2. Page View — Under Page View, the data is sorted according to page type as Exam page, Article page etc.

Fig : Page View

The server that is used to host the dashboard is Tomcat 8.5. The making of the dashboard included installing Tomcat server in the Eclipse Enterprise Edition and then creating a new Dynamic Web project from scratch. Then we needed to define our servlets as we progressed in the web.xml file which is responsible for connecting all servlets to the correct HTML call.

Result database that was created during runtime of the content quality check program was accessed through JDBC and the results were summarized according to the rules and pages depending upon which view is clicked (Page view or Rule view).

Each row in the summary page is clickable and is used to redirect the user to the next page where a detailed view for that row is provided along with the URLs to the pages with the issues as can be seen in the below image.

Fig : Detailed view of each row in Page View or Rule View

Hyperlinks were added to the different sections of the pages to provide redirecting functionalities.

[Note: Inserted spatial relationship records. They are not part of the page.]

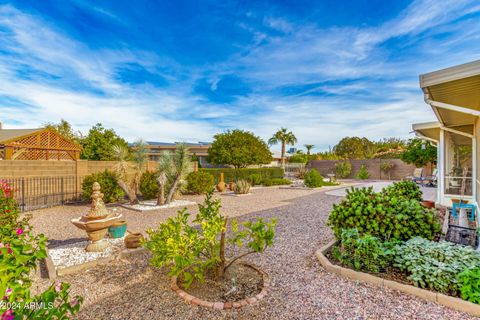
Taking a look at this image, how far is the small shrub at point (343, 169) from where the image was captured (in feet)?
72.5

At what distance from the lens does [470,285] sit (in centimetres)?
254

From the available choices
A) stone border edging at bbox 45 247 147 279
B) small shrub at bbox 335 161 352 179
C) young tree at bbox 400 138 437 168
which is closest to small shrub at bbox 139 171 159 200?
stone border edging at bbox 45 247 147 279

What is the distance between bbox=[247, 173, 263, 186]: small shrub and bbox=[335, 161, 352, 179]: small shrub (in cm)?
892

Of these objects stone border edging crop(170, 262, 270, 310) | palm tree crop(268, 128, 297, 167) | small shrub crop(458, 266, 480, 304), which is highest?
palm tree crop(268, 128, 297, 167)

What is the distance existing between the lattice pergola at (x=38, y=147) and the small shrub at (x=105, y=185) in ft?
17.6

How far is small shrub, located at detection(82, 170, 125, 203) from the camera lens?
364 inches

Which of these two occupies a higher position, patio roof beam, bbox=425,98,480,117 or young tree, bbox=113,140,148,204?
patio roof beam, bbox=425,98,480,117

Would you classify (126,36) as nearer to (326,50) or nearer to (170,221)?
(326,50)

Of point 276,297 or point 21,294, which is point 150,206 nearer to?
point 276,297

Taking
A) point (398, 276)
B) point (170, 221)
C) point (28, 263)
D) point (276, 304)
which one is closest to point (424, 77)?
point (398, 276)

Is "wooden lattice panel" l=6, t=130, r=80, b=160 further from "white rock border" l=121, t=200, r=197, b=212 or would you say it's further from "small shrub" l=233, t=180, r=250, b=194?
"small shrub" l=233, t=180, r=250, b=194

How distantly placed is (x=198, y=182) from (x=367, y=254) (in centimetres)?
939

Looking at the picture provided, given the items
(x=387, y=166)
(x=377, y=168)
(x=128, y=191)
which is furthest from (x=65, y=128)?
(x=387, y=166)

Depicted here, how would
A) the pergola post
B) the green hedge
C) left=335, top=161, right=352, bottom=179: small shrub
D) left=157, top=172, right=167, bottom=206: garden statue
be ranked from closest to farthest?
1. left=157, top=172, right=167, bottom=206: garden statue
2. the pergola post
3. the green hedge
4. left=335, top=161, right=352, bottom=179: small shrub
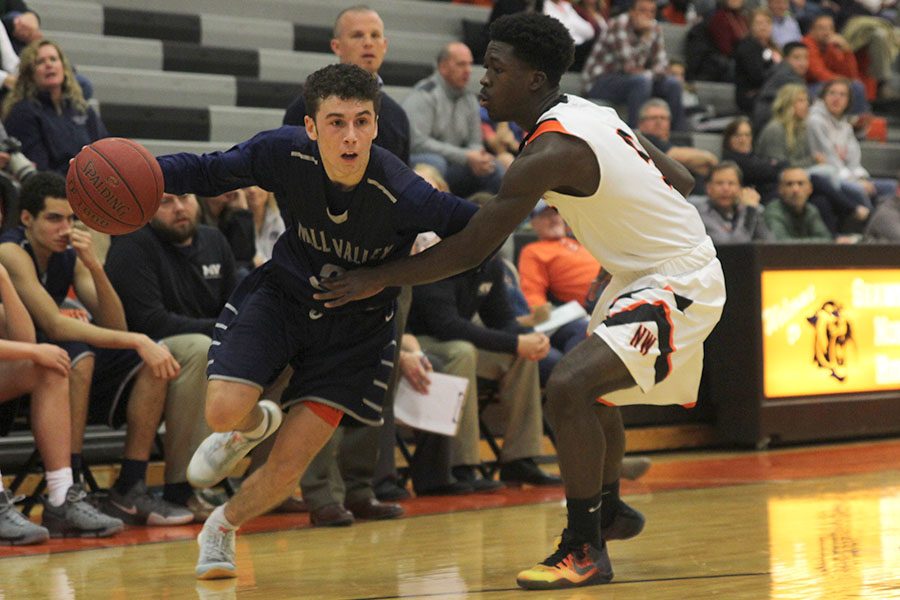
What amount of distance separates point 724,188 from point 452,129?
1.90m

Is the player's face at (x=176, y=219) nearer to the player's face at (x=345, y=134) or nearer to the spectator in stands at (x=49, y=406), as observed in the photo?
the spectator in stands at (x=49, y=406)

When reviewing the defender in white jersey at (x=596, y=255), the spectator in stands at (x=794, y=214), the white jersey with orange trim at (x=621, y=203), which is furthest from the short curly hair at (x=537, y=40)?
the spectator in stands at (x=794, y=214)

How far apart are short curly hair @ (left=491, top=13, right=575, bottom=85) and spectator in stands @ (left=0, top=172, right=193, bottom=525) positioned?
2.30 metres

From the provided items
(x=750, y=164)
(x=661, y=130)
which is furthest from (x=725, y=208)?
(x=750, y=164)

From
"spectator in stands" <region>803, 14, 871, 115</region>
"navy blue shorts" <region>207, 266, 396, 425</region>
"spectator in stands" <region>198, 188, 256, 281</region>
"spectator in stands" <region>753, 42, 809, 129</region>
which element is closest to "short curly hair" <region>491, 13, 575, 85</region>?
"navy blue shorts" <region>207, 266, 396, 425</region>

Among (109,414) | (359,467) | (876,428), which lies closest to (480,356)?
(359,467)

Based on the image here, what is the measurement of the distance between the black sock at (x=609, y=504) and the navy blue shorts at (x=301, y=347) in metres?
0.84

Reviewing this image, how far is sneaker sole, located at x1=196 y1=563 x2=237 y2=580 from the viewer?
454cm

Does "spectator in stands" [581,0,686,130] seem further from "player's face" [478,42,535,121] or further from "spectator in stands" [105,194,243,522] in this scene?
"player's face" [478,42,535,121]

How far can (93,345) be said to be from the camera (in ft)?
19.6

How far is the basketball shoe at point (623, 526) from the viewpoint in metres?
4.77

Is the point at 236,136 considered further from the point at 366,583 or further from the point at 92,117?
the point at 366,583

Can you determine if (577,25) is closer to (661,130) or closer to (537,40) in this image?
(661,130)

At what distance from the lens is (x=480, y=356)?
23.6 ft
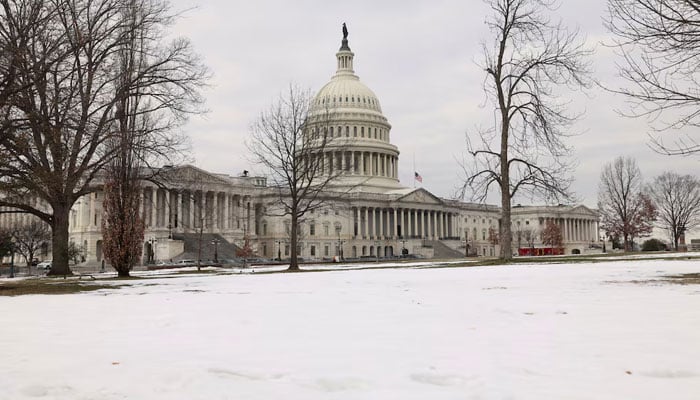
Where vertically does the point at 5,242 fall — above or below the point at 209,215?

The title of the above page was linked with the homepage and the row titles were hyperlinked with the corresponding web pages.

AJAX calls were used to interlink the JS and Servlet calls. The need to render a different servlet under the other without reloading the whole page makes it necessary to use AJAX calls in the project. With these we could trigger a call to a particular URL using JS and the listeners of the servlets would be able to pick that URL and open it. Once the URL is opened by a servlet, the required data can be returned in the body of the servlet response to the corresponding JS call and hence can be displayed on the front-end during run time.

Benefits reaped from this project -

  1. The content management team at Shiksha is sent an email update in regular intervals which helps them keep a track of pages which need to be fixed and updated.
  2. This project has enabled improvement of content quality and readability on various pages of Shiksha website and has resulted in better user experience.
  3. The result of this project is also used by various stakeholders to monitor the quality of content being published on the website.
  4. This project has also helped in laying down certain guidelines with respect to type of content being published on the site in the near future.